While renewable energy has made promising gains lately—the cost of solar dropped by about two-thirds from 2009 to 2014—new drilling and extraction techniques, such as hydraulic fracturing (or “fracking”) and oil production from tar sands, have made fossil fuels cheaper and increased the amount of oil and gas we can tap into. In the United States alone between 2000 and 2014, oil reserves have expanded 59 percent, and natural-gas reserves have expanded 94 percent.

“There are hydrocarbons that we can now take out of the ground that 10 or 20 years ago we couldn’t,” Knittel observes.

As a result, even though we’ve been using our resources, we have consistently maintained about 50 years’ worth of accessible oil and natural-gas reserves in the ground over the last 30 years.

“You often hear, when fossil-fuel prices are going up, that if we just leave the market alone we’ll wean ourselves off fossil fuels,” adds Knittel. “But the message from the data is clear: that’s not going to happen anytime soon.”

Although the cost of renewable energy has dropped significantly within the last decade, solar is still about twice as expensive as natural gas. And on the transportation side, high battery costs mean the price of oil would need to exceed $350 per barrel to make an electric vehicle cheaper to operate than a conventional one right now. In 2015, the average price of oil was $49 per barrel.
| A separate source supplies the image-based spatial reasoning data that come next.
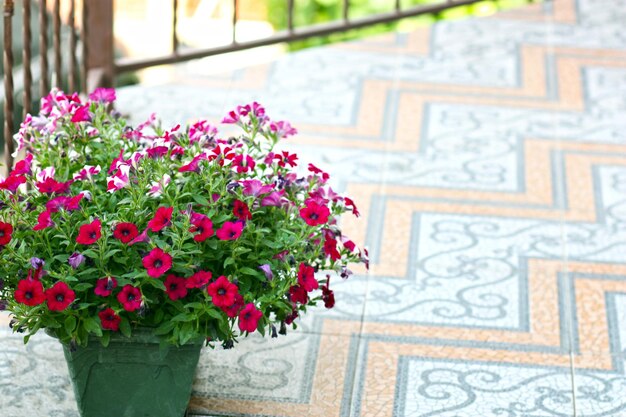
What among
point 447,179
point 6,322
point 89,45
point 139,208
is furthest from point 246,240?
point 89,45

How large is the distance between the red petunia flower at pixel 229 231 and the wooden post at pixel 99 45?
165 cm

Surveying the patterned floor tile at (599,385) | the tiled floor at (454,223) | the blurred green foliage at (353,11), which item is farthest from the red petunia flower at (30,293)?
the blurred green foliage at (353,11)

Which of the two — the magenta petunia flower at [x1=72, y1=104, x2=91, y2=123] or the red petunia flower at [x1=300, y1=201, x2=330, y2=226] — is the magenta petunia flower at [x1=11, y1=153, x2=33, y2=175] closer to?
the magenta petunia flower at [x1=72, y1=104, x2=91, y2=123]

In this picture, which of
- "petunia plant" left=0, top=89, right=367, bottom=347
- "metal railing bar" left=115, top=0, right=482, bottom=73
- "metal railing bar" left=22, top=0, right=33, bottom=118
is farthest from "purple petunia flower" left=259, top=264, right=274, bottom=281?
"metal railing bar" left=115, top=0, right=482, bottom=73

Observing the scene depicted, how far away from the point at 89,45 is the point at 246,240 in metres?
1.73

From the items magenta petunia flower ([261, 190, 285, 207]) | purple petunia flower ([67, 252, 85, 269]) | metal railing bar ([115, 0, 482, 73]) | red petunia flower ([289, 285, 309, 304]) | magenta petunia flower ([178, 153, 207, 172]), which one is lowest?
metal railing bar ([115, 0, 482, 73])

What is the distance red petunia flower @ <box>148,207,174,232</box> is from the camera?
2.07 meters

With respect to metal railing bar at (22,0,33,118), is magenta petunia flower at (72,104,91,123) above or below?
above

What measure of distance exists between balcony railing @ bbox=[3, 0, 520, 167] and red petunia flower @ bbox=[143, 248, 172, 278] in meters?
0.87

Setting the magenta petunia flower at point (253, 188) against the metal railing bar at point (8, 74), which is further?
the metal railing bar at point (8, 74)

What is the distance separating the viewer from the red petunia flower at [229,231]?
2.10m

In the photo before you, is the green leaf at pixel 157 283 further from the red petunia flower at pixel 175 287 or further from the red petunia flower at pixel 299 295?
the red petunia flower at pixel 299 295

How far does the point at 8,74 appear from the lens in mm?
2771

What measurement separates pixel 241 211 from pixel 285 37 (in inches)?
81.4
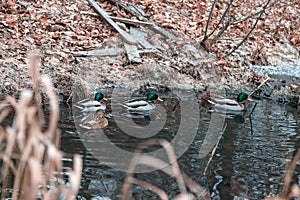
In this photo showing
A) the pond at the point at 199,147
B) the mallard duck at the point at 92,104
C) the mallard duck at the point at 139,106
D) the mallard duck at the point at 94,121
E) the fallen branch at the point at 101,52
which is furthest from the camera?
the fallen branch at the point at 101,52

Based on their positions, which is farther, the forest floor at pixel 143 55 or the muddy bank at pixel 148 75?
the forest floor at pixel 143 55

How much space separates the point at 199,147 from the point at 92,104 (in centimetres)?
219

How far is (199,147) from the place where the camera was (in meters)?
6.49

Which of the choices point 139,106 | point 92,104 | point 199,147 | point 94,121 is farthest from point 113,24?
point 199,147

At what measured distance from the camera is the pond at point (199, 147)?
5027mm

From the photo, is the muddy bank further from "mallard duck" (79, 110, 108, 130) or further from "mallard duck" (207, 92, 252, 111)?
"mallard duck" (79, 110, 108, 130)

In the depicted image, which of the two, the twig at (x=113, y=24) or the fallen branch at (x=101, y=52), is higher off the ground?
the twig at (x=113, y=24)

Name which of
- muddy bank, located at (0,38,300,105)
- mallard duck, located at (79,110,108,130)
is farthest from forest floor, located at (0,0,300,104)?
mallard duck, located at (79,110,108,130)

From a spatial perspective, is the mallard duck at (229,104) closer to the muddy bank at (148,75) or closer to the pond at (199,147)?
the pond at (199,147)

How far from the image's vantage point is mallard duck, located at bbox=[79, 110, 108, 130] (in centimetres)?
700

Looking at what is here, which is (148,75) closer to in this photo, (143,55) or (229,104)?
(143,55)

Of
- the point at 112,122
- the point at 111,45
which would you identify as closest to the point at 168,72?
the point at 111,45

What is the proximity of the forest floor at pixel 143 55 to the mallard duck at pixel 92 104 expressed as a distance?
35cm

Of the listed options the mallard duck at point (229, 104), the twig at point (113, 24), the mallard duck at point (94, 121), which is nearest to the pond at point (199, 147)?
the mallard duck at point (94, 121)
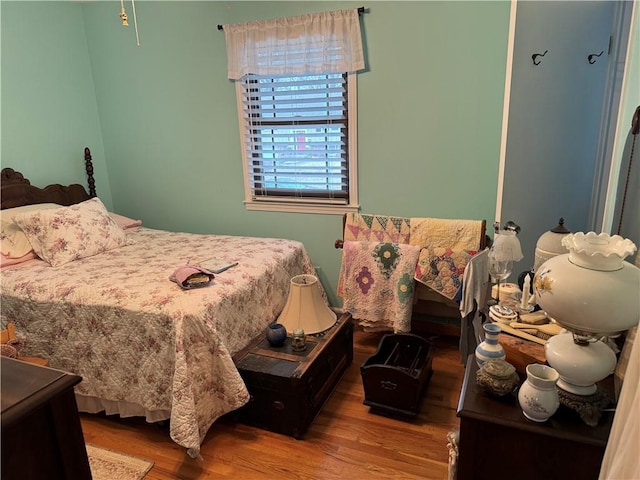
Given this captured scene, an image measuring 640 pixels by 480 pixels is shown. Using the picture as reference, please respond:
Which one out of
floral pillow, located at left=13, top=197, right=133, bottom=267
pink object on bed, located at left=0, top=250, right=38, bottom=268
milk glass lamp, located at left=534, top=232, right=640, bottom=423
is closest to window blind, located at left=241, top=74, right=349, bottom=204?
floral pillow, located at left=13, top=197, right=133, bottom=267

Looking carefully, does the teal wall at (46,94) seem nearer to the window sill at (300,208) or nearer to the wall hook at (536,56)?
the window sill at (300,208)

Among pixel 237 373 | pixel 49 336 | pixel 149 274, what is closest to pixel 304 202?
pixel 149 274

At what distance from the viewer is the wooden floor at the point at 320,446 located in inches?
75.5

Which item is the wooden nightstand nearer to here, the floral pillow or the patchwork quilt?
the patchwork quilt

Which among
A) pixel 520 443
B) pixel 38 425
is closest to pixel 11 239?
pixel 38 425

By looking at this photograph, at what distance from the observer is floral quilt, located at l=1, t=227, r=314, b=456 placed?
6.56 feet

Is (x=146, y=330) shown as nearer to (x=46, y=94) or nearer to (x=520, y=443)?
(x=520, y=443)

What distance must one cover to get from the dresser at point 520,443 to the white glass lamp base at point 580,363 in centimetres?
7

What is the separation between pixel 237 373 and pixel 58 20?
3.11 m

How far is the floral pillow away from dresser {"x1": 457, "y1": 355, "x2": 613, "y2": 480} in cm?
247

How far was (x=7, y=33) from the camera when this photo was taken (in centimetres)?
295

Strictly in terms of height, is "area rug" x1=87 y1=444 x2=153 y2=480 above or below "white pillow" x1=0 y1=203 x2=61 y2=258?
below

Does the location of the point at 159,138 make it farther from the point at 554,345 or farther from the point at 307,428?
the point at 554,345

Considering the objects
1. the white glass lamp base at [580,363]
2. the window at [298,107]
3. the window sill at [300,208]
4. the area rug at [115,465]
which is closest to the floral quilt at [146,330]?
the area rug at [115,465]
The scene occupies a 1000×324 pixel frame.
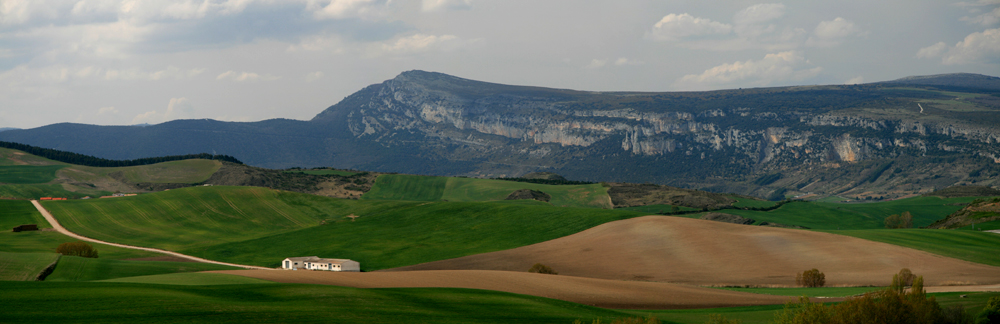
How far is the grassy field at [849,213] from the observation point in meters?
159

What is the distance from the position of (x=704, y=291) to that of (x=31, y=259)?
58.2 m

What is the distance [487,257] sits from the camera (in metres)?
87.8

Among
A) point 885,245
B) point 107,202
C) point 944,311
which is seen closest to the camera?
point 944,311

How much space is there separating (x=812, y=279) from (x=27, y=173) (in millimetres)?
201639

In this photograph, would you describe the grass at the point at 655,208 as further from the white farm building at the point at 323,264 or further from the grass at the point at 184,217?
the white farm building at the point at 323,264

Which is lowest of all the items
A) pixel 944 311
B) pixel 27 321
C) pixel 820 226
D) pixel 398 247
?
pixel 820 226

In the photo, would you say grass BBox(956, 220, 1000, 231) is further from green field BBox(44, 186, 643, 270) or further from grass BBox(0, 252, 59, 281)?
grass BBox(0, 252, 59, 281)

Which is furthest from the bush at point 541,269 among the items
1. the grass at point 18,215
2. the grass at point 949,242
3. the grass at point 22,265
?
the grass at point 18,215

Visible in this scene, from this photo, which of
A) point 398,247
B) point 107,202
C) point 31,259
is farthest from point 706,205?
point 31,259

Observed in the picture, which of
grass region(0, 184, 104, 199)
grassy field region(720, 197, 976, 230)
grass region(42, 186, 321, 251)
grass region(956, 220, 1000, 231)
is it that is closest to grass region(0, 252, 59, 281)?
grass region(42, 186, 321, 251)

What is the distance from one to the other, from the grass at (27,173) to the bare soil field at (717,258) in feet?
478

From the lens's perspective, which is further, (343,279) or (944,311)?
(343,279)

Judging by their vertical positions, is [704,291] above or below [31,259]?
below

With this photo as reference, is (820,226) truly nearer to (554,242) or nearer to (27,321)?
(554,242)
This trend—cheaper renewables being outpaced by even cheaper fossil fuels—portends drastic climate problems. The study, published in the Journal of Economic Perspectives, concludes that burning all available fossil fuels would raise global average temperatures 10 to 15 °F by the year 2100; burning oil shale and methane hydrates, two more potential sources of copious fossil fuels, would add another 1.5 to 6.2 °F.

As the study concludes: “Such scenarios imply difficult-to-imagine change in the planet and dramatic threats to human well-being in many parts of the world.”